Sometimes the best way to honor what’s come before is to build upon where it left off. That was the notion given to la SHED architecture when they designed this stunning contemporary home in place of a dated, worn, and very much ordinary suburb home. The old home was stripped down to its foundations, which is exactly where la SHED began designing. The result is a stroke of architectural brilliance that is nothing short of extraordinary.
Not only doesn’t the new structure pay homage to what was left behind in adapting its footprint, it implements the same split-level design as its predecessor. Split-levels are typically used when two or more areas of the home sit on conflicting elevations. This home is no different.
Three distinct zones modulate specific functions: entry, living, and private spaces. The architect makes efficient and practical use of a modest 1500 square feet, using double height spaces and gaping glazed openings to bring in light and air.
The exterior is clad in eastern cedar, a material that is native to the area. The boards are vertically oriented so as to give the appearance of height despite the homes rather stout frame. The cedar is a pleasant compliment to the otherwise stark and subdued palette of black window frames and untextured stucco soffits.

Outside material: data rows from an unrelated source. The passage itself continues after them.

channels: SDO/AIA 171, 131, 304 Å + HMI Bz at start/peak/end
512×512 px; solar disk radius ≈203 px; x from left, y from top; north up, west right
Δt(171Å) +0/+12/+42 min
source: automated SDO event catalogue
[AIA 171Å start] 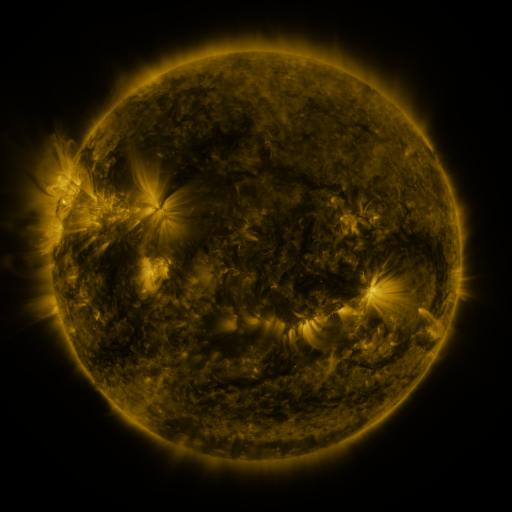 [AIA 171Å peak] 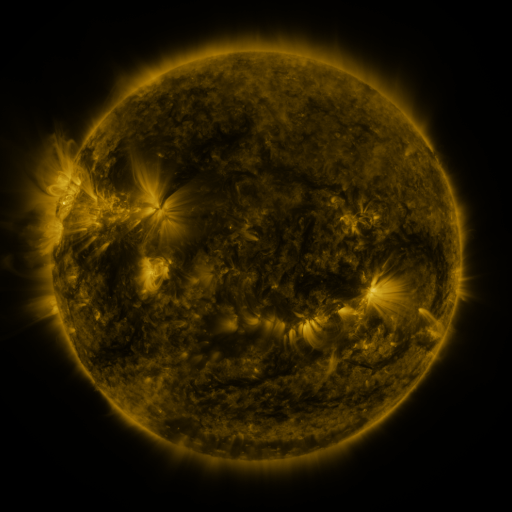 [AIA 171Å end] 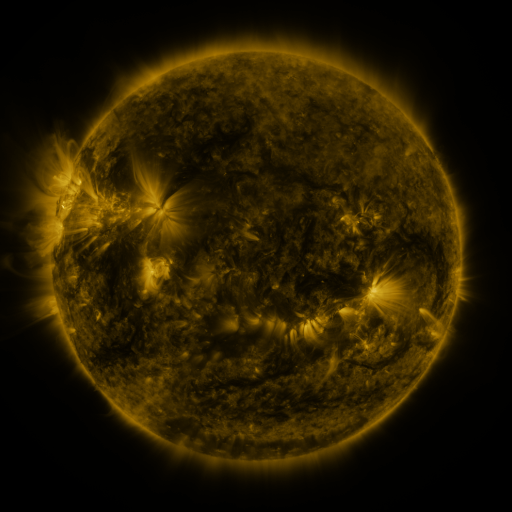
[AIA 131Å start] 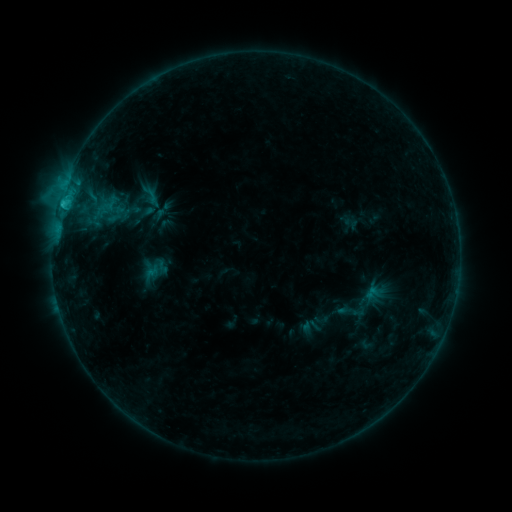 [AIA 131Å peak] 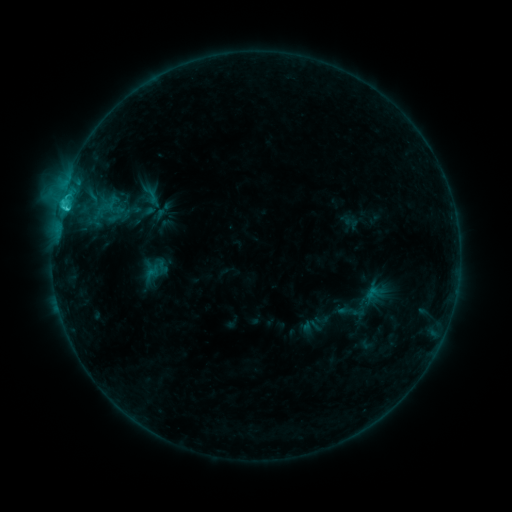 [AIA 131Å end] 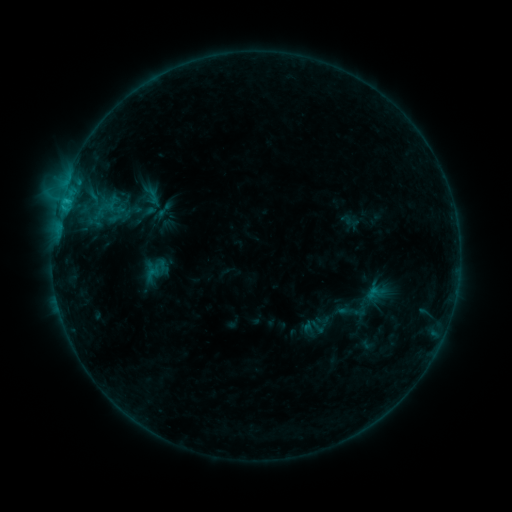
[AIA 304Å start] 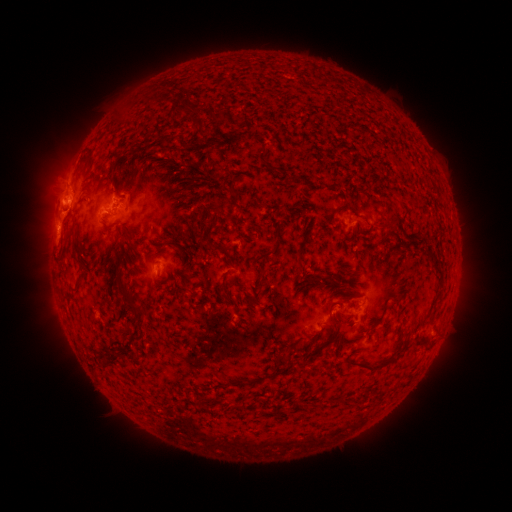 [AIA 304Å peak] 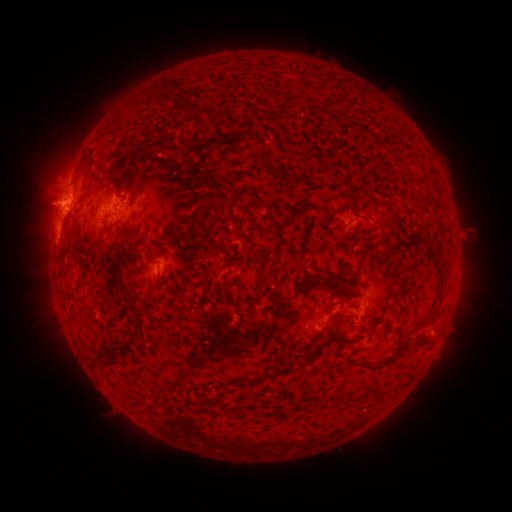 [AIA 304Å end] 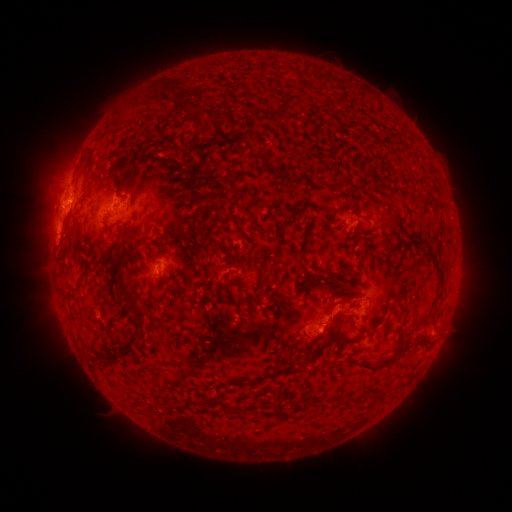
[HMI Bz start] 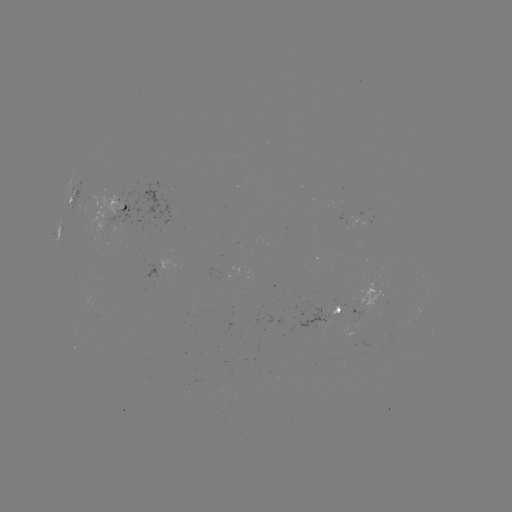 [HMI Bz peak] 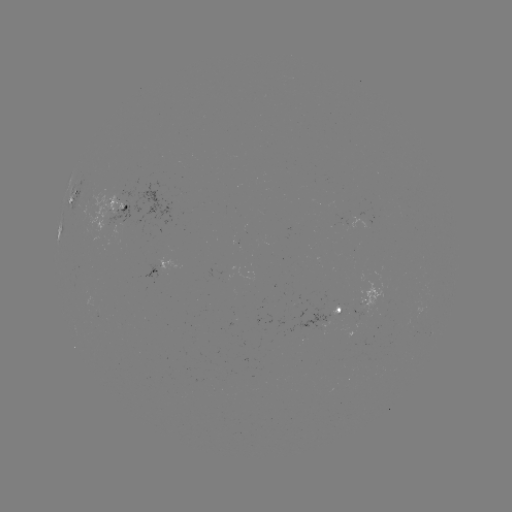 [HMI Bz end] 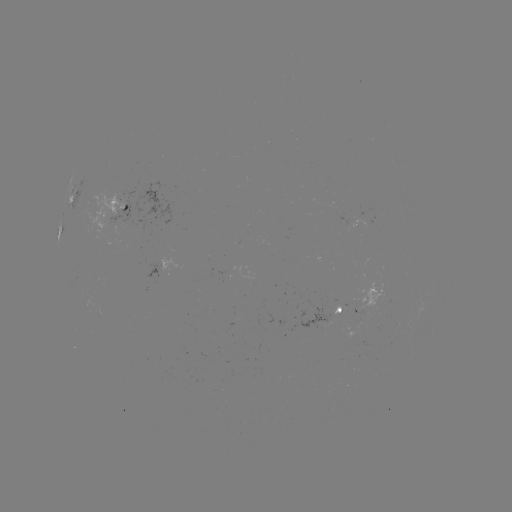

A look inside reveals the same discipline and control in materiality as the outside. There are no outlandish accents or loud colors. Everything is neat and sharp, a move that allows light and space to take center stage.
There is an interesting play between interior and exterior finishes that blurs the separation between the two, and acts to make interior spaces feel bigger as they extend towards the tree-filled yard. In a word: harmony.